- **Directions**
Every line of the records below that has the word "print" should be copied.

Stored data entries:
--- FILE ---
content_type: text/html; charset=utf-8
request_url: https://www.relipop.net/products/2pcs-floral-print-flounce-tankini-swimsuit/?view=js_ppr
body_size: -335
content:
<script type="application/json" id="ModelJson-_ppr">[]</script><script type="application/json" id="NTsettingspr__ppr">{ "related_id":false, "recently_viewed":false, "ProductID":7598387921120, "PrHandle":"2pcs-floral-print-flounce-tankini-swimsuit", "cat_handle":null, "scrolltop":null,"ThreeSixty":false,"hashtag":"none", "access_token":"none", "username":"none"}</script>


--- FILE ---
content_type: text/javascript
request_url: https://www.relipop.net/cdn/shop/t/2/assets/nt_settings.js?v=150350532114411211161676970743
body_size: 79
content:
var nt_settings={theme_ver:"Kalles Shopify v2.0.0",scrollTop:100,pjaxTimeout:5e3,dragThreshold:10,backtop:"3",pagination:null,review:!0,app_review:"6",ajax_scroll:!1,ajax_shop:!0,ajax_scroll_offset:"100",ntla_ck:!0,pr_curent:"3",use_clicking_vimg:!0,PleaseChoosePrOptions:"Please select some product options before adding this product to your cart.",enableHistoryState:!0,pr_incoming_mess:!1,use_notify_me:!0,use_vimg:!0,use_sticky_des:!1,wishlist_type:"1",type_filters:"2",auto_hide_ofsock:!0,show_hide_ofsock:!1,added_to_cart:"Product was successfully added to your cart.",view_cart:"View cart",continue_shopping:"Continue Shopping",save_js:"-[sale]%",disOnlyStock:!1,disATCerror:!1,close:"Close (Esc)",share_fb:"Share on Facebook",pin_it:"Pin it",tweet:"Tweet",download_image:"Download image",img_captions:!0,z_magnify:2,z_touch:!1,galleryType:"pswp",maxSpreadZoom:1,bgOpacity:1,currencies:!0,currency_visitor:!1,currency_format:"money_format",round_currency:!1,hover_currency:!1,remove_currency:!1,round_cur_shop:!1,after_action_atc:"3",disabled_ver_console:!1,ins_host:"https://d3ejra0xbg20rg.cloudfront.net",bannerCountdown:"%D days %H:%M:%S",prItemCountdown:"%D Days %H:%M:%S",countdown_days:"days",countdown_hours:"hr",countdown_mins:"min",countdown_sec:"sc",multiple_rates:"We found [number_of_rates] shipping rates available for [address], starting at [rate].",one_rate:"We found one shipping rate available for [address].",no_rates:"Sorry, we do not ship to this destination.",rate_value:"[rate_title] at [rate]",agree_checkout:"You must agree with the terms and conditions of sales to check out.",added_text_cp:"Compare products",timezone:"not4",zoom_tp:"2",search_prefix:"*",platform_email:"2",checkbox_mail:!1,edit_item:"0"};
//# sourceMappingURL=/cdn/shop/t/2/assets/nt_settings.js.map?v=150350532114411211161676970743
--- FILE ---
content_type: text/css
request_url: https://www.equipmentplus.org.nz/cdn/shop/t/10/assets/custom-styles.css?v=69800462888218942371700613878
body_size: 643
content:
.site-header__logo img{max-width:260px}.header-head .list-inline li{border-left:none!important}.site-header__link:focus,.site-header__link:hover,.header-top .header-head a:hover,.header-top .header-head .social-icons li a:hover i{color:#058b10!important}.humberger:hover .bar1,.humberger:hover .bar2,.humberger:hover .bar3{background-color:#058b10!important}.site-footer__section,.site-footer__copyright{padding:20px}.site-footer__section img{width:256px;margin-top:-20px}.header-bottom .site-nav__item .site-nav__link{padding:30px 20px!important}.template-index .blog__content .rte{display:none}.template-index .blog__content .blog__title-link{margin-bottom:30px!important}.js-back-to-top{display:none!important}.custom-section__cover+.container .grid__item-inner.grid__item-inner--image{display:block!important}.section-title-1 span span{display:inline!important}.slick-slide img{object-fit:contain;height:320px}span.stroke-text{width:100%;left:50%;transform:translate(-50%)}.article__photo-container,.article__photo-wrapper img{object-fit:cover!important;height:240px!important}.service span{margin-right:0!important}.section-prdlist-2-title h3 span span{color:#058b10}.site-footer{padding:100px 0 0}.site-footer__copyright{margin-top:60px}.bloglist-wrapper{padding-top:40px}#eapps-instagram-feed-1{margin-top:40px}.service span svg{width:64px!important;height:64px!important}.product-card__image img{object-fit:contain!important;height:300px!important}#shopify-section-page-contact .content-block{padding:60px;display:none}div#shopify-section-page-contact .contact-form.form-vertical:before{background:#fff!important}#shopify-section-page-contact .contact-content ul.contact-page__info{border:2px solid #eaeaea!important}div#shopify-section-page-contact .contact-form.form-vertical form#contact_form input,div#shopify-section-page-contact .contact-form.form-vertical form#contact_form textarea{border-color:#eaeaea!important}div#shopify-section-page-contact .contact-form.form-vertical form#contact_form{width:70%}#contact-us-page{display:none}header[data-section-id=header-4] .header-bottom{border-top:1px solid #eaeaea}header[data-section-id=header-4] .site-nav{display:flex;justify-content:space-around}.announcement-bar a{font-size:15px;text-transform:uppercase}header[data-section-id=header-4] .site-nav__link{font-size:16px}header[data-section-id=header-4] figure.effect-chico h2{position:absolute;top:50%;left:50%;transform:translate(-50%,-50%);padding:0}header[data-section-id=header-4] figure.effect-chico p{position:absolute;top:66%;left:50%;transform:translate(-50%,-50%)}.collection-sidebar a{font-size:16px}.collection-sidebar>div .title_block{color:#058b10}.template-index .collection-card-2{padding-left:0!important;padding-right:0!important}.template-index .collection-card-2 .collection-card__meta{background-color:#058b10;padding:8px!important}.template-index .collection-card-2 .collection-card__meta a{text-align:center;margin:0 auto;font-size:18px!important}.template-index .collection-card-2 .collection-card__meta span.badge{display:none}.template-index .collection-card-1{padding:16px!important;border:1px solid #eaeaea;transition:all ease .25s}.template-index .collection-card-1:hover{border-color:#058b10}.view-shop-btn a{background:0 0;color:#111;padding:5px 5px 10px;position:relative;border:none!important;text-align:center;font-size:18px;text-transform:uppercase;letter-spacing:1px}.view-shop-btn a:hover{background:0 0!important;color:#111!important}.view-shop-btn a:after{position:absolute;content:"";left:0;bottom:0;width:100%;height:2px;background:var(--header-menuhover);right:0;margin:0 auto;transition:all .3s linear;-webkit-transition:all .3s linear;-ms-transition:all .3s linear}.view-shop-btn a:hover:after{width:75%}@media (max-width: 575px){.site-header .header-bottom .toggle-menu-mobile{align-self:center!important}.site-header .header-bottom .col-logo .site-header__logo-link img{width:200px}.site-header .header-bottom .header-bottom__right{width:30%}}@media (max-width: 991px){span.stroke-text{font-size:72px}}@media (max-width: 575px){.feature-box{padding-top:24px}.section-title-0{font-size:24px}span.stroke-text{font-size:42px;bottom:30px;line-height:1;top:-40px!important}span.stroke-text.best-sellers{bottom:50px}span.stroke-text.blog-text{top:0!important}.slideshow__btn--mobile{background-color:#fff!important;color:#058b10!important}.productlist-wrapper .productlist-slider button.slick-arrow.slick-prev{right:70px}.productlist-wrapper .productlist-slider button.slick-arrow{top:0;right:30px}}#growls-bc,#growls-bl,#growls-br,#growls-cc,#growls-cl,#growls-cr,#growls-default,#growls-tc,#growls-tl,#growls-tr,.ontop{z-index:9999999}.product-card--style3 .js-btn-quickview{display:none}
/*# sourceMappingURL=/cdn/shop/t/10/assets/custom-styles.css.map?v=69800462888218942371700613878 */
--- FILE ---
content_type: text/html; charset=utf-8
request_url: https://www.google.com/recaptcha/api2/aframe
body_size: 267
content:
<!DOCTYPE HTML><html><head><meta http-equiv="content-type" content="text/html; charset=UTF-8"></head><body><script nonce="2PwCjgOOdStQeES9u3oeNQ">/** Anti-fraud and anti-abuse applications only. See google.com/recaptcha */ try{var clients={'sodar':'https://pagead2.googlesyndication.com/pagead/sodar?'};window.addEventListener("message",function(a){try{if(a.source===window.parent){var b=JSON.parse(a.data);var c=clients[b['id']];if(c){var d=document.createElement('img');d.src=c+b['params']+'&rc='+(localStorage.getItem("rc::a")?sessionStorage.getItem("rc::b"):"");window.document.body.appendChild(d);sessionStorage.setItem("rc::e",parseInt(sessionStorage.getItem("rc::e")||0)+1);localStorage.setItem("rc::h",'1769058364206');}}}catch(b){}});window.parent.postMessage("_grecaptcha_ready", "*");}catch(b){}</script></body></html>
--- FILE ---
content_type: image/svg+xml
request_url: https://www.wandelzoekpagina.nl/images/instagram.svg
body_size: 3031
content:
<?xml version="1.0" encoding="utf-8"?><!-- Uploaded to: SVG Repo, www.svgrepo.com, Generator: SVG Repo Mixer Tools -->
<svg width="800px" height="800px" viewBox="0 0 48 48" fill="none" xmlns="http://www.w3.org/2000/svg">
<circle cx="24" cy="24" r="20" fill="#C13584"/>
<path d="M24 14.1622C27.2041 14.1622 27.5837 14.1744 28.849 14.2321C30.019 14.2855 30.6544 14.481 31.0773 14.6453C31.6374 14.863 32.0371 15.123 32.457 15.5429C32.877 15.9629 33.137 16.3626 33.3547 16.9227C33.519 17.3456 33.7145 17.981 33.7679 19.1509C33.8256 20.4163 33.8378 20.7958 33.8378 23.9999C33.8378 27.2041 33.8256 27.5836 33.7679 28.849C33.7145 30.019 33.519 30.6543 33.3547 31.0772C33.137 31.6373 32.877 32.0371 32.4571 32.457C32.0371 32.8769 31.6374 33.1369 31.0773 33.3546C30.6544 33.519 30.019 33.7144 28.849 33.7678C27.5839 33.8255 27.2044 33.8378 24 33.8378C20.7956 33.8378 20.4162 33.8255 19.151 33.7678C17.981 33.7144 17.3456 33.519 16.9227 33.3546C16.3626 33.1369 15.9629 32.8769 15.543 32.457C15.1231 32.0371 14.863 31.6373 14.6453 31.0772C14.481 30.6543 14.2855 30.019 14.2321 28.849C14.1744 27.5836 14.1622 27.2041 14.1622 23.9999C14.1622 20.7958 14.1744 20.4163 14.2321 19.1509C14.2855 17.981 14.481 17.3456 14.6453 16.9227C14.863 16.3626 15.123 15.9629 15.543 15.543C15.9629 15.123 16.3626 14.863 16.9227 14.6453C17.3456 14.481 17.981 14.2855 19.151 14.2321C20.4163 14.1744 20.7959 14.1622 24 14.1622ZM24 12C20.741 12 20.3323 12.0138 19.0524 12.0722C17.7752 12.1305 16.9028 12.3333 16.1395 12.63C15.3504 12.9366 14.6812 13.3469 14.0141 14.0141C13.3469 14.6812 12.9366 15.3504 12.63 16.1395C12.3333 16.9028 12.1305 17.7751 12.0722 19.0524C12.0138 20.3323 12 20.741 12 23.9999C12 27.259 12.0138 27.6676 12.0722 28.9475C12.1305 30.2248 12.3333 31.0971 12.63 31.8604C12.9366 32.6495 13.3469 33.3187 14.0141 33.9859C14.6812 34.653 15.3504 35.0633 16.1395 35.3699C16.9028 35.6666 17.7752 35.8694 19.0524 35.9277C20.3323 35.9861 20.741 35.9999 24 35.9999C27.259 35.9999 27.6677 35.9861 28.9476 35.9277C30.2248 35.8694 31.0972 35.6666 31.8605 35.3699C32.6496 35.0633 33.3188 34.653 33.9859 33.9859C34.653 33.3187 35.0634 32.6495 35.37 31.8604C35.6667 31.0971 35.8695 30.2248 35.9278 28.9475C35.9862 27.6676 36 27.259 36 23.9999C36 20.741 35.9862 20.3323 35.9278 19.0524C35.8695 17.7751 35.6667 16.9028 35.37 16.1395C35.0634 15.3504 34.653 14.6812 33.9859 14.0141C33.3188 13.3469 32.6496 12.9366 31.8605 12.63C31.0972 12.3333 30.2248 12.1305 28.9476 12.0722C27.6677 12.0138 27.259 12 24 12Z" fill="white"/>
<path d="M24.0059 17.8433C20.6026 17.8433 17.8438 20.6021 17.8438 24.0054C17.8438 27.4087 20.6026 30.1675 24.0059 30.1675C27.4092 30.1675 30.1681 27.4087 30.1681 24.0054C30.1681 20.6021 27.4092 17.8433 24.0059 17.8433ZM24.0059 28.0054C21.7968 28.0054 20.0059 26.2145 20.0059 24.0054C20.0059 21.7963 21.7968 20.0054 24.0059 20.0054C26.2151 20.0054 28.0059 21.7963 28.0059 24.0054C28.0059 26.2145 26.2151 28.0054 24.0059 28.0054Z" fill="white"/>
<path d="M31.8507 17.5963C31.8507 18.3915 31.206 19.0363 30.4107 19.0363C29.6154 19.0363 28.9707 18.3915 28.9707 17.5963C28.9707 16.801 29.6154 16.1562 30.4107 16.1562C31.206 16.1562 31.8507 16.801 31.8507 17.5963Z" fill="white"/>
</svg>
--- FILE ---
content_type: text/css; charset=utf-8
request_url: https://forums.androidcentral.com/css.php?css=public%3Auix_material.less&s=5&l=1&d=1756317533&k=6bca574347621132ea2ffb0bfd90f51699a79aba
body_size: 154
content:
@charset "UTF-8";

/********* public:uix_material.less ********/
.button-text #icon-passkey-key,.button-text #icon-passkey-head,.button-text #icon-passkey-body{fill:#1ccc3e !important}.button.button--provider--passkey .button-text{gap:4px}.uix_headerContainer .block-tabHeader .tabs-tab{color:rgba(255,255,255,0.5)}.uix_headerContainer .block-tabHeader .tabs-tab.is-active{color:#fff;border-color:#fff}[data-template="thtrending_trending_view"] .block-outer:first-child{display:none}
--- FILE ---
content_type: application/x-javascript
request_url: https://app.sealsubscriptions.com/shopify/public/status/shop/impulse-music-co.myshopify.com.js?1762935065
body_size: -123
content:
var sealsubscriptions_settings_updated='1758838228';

- **Solved problem**
request_url: https://www.relipop.net/products/2pcs-floral-print-flounce-tankini-swimsuit/?view=js_ppr
<script type="application/json" id="ModelJson-_ppr">[]</script><script type="application/json" id="NTsettingspr__ppr">{ "related_id":false, "recently_viewed":false, "ProductID":7598387921120, "PrHandle":"2pcs-floral-print-flounce-tankini-swimsuit", "cat_handle":null, "scrolltop":null,"ThreeSixty":false,"hashtag":"none", "access_token":"none", "username":"none"}</script>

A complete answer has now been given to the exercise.